# Overheat???



## juice098 (Aug 1, 2011)

Hey guys I could use some help here... Everytime I connect to a map on Blackops my computer will sometimes randomly power off. Most people are saying it is overheating, these are my temperatures. Can I get a good or bad. and what I could do to fix?

Imageshack - fanspeed.png


----------



## greenbrucelee (Apr 24, 2007)

Please post your full computer specifications inlcuding make and model of power supply.

If your system is oem i.e one you have bought from a shop such as a dell, hp or compaq please post the model number.
Posting your specs can help us to help you better.
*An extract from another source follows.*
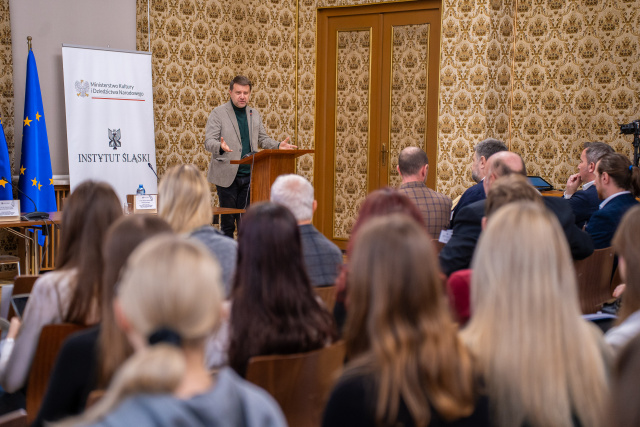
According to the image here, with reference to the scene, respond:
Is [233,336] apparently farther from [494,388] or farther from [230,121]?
[230,121]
dont use speedfan for temps use the BIOS or download hardware monitor or real temp.


----------



## juice098 (Aug 1, 2011)

Ok Im not so great with this but.

Operating System: Windows 7 Home Premium 64-Bit
System Manufacturer: ASUSTek
System Model: L1N64-SLI WS
Processor: AMD Athlon 64 FX-74 Processor (2CPUs) ~3.0GHZ
Memory: 4096MB RAM


----------



## greenbrucelee (Apr 24, 2007)

what psu are you using?

do you have all the 64 bit drivers and if any available for cod are they installed? some games dont like running on 64 bit systems.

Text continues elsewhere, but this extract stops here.